10 de julho de 2026
Internacional

Marinha da Argentina é acusada de espionar governo; Justiça investiga roubo de dados

Folhapress
| Tempo de leitura: 2 min

Buenos Aires - Às vésperas do 30.º aniversário do golpe de Estado, dois oficiais de alta patente da Marinha da Argentina foram afastados dos cargos, acusados de participar de esquema de espionagem ilegal de integrantes do governo, incluindo a ministra da Defesa, Nilda Garré, e de vários militantes de direitos humanos. O escândalo estourou na sexta-feira, quando a ONG Centro de Estudos Legais e Sociais (Cels) denunciou à Justiça, com base num depoimento de um militar, o suposto trabalho de espionagem feito em uma base da Província de Chubut (Sul do país).

Por ordem judicial, foram apreendidos documentos e arquivos de computador na base Almirante Zar, na cidade de Trelew. Além de material sobre militantes de direitos humanos, havia informações sobre a ministra da Defesa e sobre o ex-vice-ministro da pasta, Jaime Garreta. Sobre Garré, não foram achados informes de espionagem (relato de reuniões ou acompanhamento de rotina): apenas dados públicos. Ainda assim, a inclusão da ministra no arquivo ilegal amplificou a crise.

Garré foi advogada de desaparecidos durante a ditadura (1976-1983) e assumiu a Defesa em novembro, para mal-estar de parte da cúpula militar. Sobre Garreta, porém, havia até relato de quando ele foi detido pela polícia em 1966, quando participava de uma manifestação estudantil - o que reacendeu o debate sobre a existência de arquivos de espionagem, do regime militar e de antes. Militares negam que haja papéis do período.

Com a crise, foram afastados dos postos o comandante de Operações Navais (número três na linha hierárquica), vice-almirante Eduardo Avilés, e o diretor de Inteligência Naval, contra-almirante Pablo Rossi. Desde a década passada, as Forças Armadas argentinas são proibidas de realizar atividade de inteligência dentro do país.

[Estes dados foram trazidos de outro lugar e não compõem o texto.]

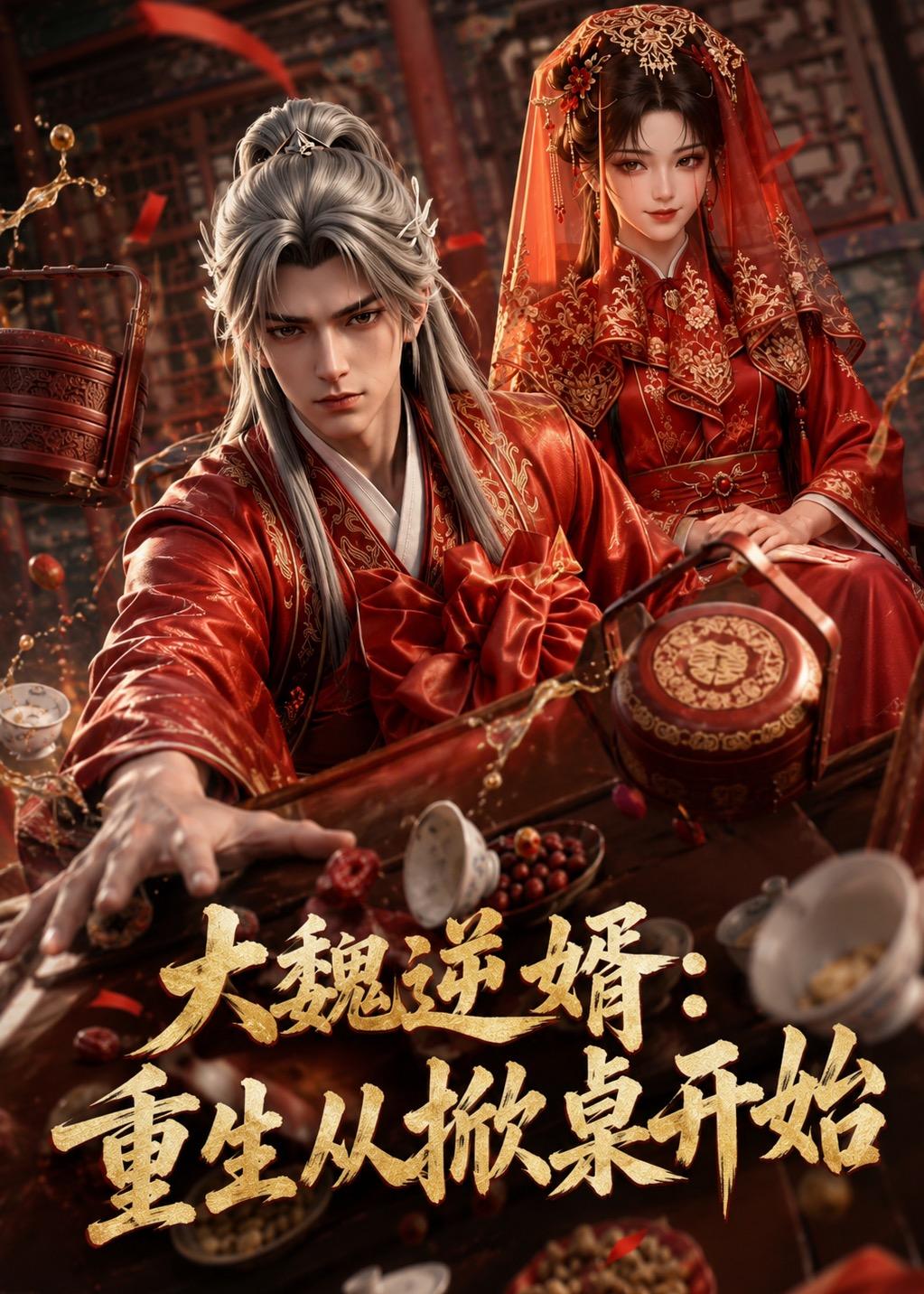 大魏逆婿：重生从掀桌开始(全集)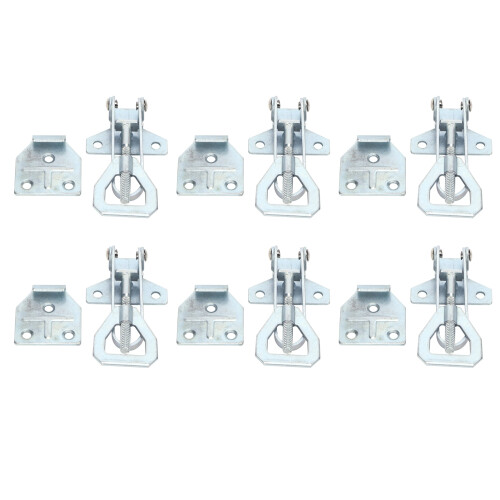 10Set Beehive Fasteners Adjustable Beekeeping Box Buckle Tool Apiculture Equipment 2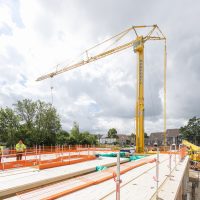 SB Bezoek ambassadeur Oostenrijk houtbouw Brunssum 2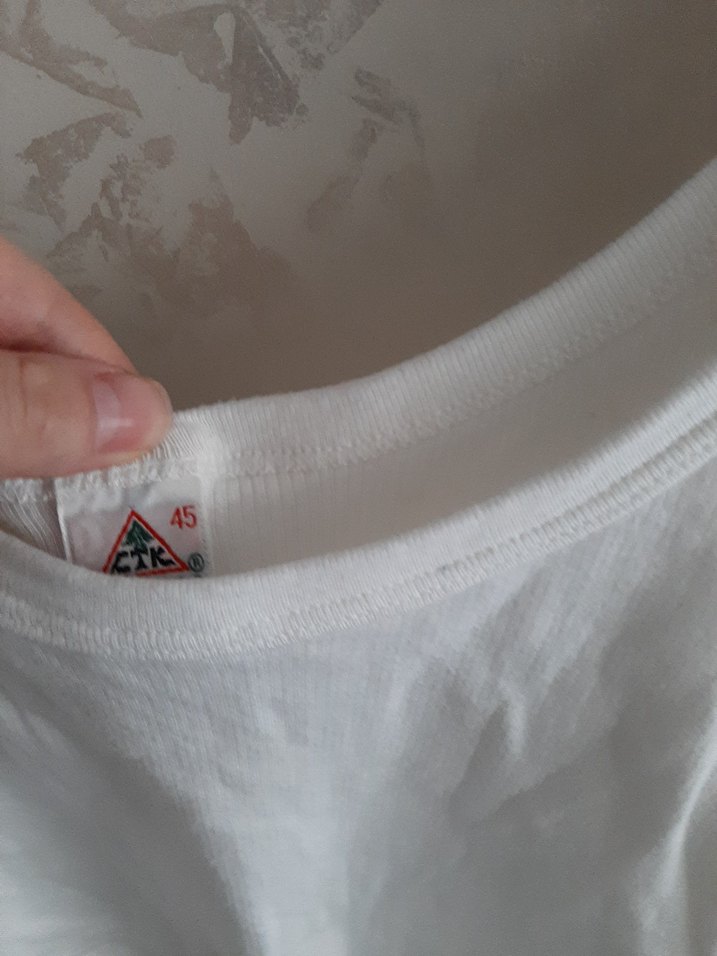 Beyaz Kız Çocuk Bale Calisma Mayosu - Görsel 3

Além do caso de espionagem militar ilegal, a Justiça federal argentina investiga o suposto roubo e venda de dados sigilosos de 12 milhões de pessoas, que estavam em poder de um órgão público, a uma empresa privada de análise de crédito. As informações estariam em poder da Administração Nacional de Seguridade Social (Anses) e se referem aos beneficiários dos chamados planos sociais, espécie de Bolsa Família do governo argentino, e àqueles que recebem seguro-desemprego.

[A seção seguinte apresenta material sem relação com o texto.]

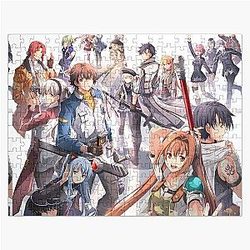 Main Characters - Legend of Heroes - Trails of Cold Steel Jigsaw Puzzle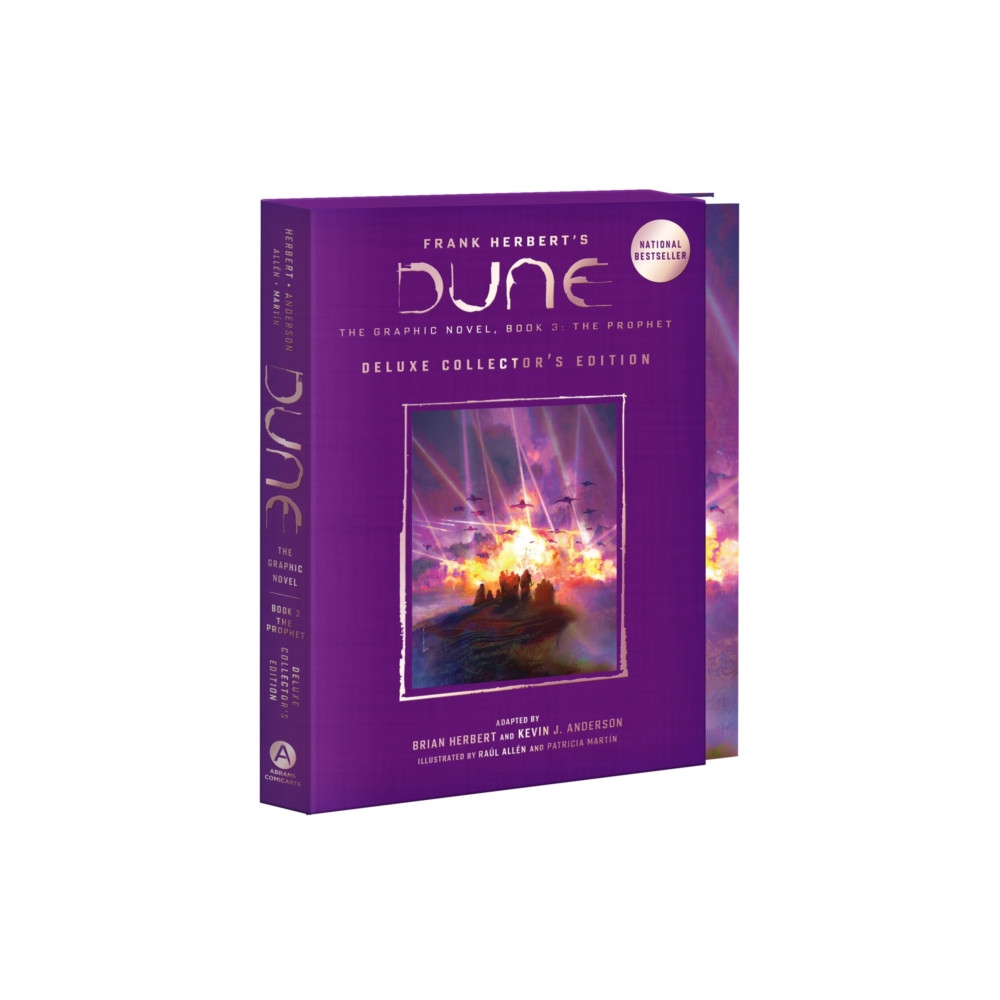 Produktbild för DUNE: The Graphic Novel, Book 3: The Prophet: Deluxe Collector's Edition (inbunden, eng)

A investigação da Justiça sobre suposto tráfico de informação foi relatado na edição de ontem do jornal “La Nación”. Segundo a reportagem, os dados teriam sido roubados das bases da Anses e traficados à empresa a P&P Dados, que faz análise de concessão de crédito (algo como os serviços do Serasa no Brasil). Neles, há nome, endereço, perfil sócio-econômico (quanto é o rendimento e quantos dependentes tem).